Speaking to Portfolio Adviser, St John (pictured) said he and Thomas are already aware of who the secondary manager on the UK Select Opportunities fund will be.
He said: “Nigel and I both came to the same conclusion independently but we just haven’t announced it yet.”
Following Thomas’s retirement announcement, investors and fund ratings agencies were concerned about St John’s ability to run a £3bn fund and Morningstar placed the fund under review.
In an update in June, Simon Dorricott, associate director at Morningstar said the fund had been downgraded from a silver rating to neutral.
St John added that while Axa IM’s restructuring plan could put up to 210 jobs at risk, the impact on portfolio managers is expected to be minimal.
Management responsibilities
Commenting on the news that Thomas and St John have selected a secondary manager, Dorricott said he does not expect any deputy manager to have a significant impact on the portfolio.
“Managers on the UK team at Axa do work together discussing ideas and attending company meetings, but in managing their funds decision-making is very clearly the responsibility of the named manager.”
Dorricott explained that the fund was downgraded because although St John has managed a mandate that is similar to UK Select Opportunities for the past two years, and the two funds show consistent sector and style biases, they have significant differences at stock level, which reflects the freedom that managers have at Axa.

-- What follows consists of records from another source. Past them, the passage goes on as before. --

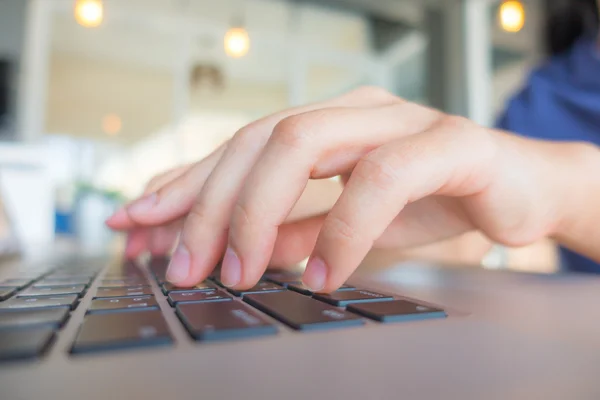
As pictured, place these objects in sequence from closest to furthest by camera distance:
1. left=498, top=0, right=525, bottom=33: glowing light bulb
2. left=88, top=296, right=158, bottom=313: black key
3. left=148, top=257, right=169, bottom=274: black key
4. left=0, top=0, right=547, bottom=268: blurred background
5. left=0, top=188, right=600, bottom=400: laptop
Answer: left=0, top=188, right=600, bottom=400: laptop → left=88, top=296, right=158, bottom=313: black key → left=148, top=257, right=169, bottom=274: black key → left=498, top=0, right=525, bottom=33: glowing light bulb → left=0, top=0, right=547, bottom=268: blurred background

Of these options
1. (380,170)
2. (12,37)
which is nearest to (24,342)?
(380,170)

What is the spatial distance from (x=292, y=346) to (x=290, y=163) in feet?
0.67

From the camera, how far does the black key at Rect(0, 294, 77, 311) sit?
259 mm

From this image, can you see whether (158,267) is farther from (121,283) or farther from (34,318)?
(34,318)

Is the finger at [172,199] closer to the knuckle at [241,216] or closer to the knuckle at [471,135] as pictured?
the knuckle at [241,216]

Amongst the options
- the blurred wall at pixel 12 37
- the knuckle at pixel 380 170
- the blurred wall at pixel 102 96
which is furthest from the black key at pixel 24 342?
the blurred wall at pixel 102 96

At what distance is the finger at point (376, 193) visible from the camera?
32cm

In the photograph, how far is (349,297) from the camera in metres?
0.29

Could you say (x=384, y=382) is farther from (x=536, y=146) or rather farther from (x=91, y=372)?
(x=536, y=146)

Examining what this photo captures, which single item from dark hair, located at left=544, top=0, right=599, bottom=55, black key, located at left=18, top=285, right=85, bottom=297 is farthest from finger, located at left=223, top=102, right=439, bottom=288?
dark hair, located at left=544, top=0, right=599, bottom=55

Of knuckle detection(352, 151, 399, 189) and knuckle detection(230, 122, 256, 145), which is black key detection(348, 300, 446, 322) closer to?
knuckle detection(352, 151, 399, 189)

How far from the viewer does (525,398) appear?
0.44 feet

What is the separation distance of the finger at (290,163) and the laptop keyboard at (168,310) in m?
0.04

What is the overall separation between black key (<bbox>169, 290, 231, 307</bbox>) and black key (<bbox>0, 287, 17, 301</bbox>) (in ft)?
0.38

“Given St John’s relatively limited experience with this type of mandate and the significantly increased assets under management he will have to manage in future, we feel the fund merits a Morningstar Analyst Rating of neutral at this time,” he added.
Chelsea Financial Services managing director Darius McDermott said: “As we saw with Chris, as deputy to Nigel, it’s not just about deputising for AXA, there is also a big element of eventual succession planning, which is probably why the company is taking their time appointing someone.”
Dorricott added the group are also looking to hire a portfolio manager to the UK team.
“Ideally this would be someone with expertise in large-cap UK stocks,” he said. “The new hire should therefore reduce the workload of the existing fund management team and increase the overall experience and knowledge of the team in terms of large-cap stock research – both of which we would view positively.”
No worries
However, St John, manager of the Axa Framlington UK Mid Cap fund and deputy manager on the UK Select Opportunities, argued that his experience working with Thomas will work in his favour.
He said: “I’ve worked with Nigel for 14 years, I sit next to him, he selected me to be the support manager. It’s quite a long period of time.
“The fund size doesn’t worry me. It depends how you manage money and I’m very similar to Nigel Thomas in that way as my investment horizon is also three to five years.”
St John said while he is aware that a growing fund of £150m-160m is different to one that is £3bn, it will make no different to how he manages clients’ money.
“Although I officially take over at the end of December, any changes in the fund being made are agreed by Nigel and me. Nigel is not managing the fund independently because it is no good making an investment now or holding things that I’m then going to sell.
“I don’t want people thinking there are two big bangs, the announcement and then the takeover. Me taking over the fund is absolutely irrelevant and is just a non-event.
He argued that aside from Thomas and himself, there is a team of eight people on the UK desk who all contribute.
Brexit underperformance
St John explained that the underperformance of the UK Select Opportunities fund could be partially due to Brexit.
He said: “The outlier year of 2016 was a very difficult year, relative to performance.
“My AWF fund outperformed the market last year but Brexit was very, very, hard for the offshore fund as it was for the UK Select Opp.
“The market basically diverged; mega caps went up and everything else went down.”